Зверь

Шел дождь, я тоже шел. Мы оба шли - он сильно, я спешно. До дома оставалось совсем немного, пара дворов и я в безопасности. Проходя мимо помоек, увидел пса, он, встав на задние лапы, облокотился на бак и усердно копошился в нем. Я замедлил шаг и стал наблюдать за его успехами в поисках еды. Пес обернулся на меня, в зубах у него был сочный мосол.
- Подойди?
Пес стоял.
- Я не заберу еду, тебе она, конечно, нужнее, я все прекрасно понимаю. Просто подойди.
Пес еще немного помедлил и, встав на четыре лапы, поплелся ко мне. Весь мокрый, пятна белоснежной шерсти проглядывали через облепившую его грязь.
Я сел на колени и протянул к нему руки. Он подошел достаточно близко, и я обнял его, прижался всем телом. Пахло мясом, влагой и псиной, но меня это не волновало. От меня пахло человеком и его это тоже никак не заботило. Я оторвался от него и посмотрел в карие собачьи глаза.
- Люби меня хоть ты - прошептал я.

Я открыл дверь и вошел в квартиру. Передо мной стоял манекен, приняв позу портье - одна рука была согнута в локте и повернута горизонтально. Я повесил на нее плащ, на голову ему нахлобучил свою шляпу.
- Знакомьтесь. Это пес - показал рукой - а это Эрих, он наш дворецкий.
Эрих всегда был спокоен, его губы слегка кривились в ухмылке, но не от презрения, просто его потрепала жизнь. Он прошел страшную войну, был в плену и вытерпел ужасные пытки. Вернувшись на родину, понял, что никто его давно не ждет, все думали, что он мертв, либо предатель. Сломить его было нелегко, но и видеть он больше уже никого не хотел.
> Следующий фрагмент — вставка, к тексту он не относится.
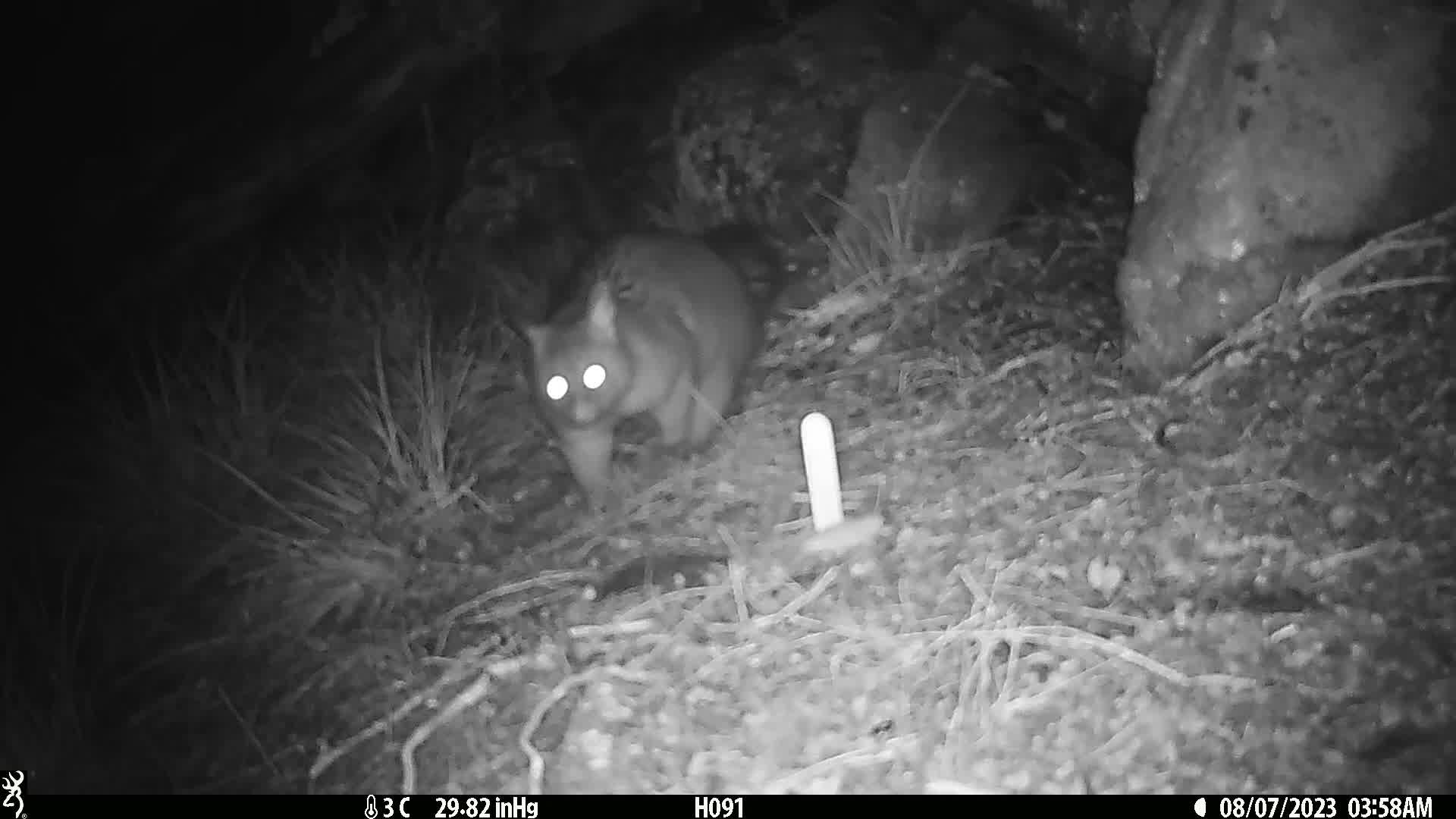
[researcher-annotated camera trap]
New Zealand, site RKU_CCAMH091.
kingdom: Animalia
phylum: Chordata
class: Mammalia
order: Diprotodontia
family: Phalangeridae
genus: Trichosurus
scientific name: Trichosurus vulpecula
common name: common brushtail possum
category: possum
Пес собрался пройтись по комнатам.
- Не так шустро, друг, лапы-то грязные. И мосол свой у порога оставь.
Пес сплюнул кость, остановился и подождал, пока я разуюсь.
Мы пошли в ванную комнату, я разделся догола и пустил горячую воду в ванну.
- Залазь.
Мы сели рядышком и дрожали, вода согревала ноги, и от этого телу становилось еще холоднее. Я переключил воду на душ и ополоснул нас с ног до головы, с ушей и до хвоста. Снова включил кран, теперь было приятней. Когда воды набралось достаточно, мы вытянулись, как могли в тесной посудине и просто лежали, грелись. Потом я вынул пробку, чтобы грязная вода не застаивалась и начал отмывать пса. Намыливал его, массировал, трепал по холке. Тот пищал, как кутенок, от удовольствия. Потом сполоснулся сам. Мы еще немного поплескались и вылезли. Я начал вытираться, он сам отряхнулся. Пес был белоснежным и сиял, как вершины гор. Я обнял его, чувствовал, как бьется горячее сердце в его груди, он лизнул меня в ухо и положил одну лапу на мое плечо.
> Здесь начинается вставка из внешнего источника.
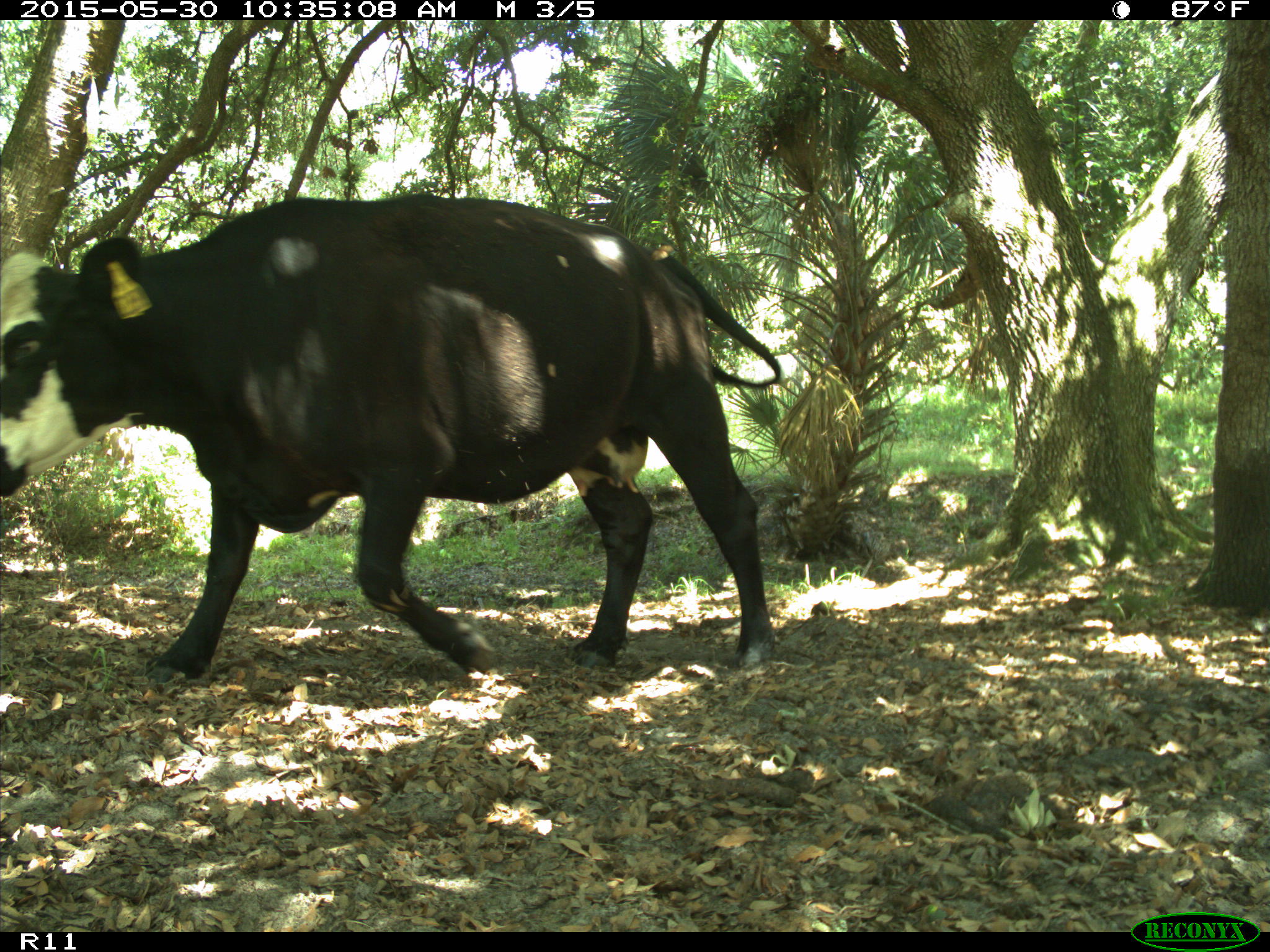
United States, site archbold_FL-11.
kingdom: Animalia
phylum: Chordata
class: Mammalia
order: Artiodactyla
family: Bovidae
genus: Bos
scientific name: Bos taurus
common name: domestic cow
Зашли на кухню, там стоял манекен. Геральд носил колпак повара и был полусогнут в спине, тянулся к ручке плиты. Готовил он отлично, особенно шарлотку. Его лицо озаряла широкая улыбка, а глаза были открыты навстречу всему миру. Прежде чем стать поваром, он объехал полсвета и не раз был на волосок от смерти. Теперь он устал и просто наслаждался спокойствием.
- Спасибо, Геральд, я сам достану, - открыл духовку и достал противень с жареным мясом и картошкой, - кстати, знакомься, это пес. Пес оторвал взгляд от мяса и что-то прогундел, я толком не расслышал. Я переложил все содержимое противня в одну большую миску и пошел в зал.
- Подходи есть, если захочешь - сказал я напоследок Геральду. Эриху у порога я тоже предложил присоединиться к трапезе и пошел дальше. Пес захватил мосол, и мы вошли в комнату.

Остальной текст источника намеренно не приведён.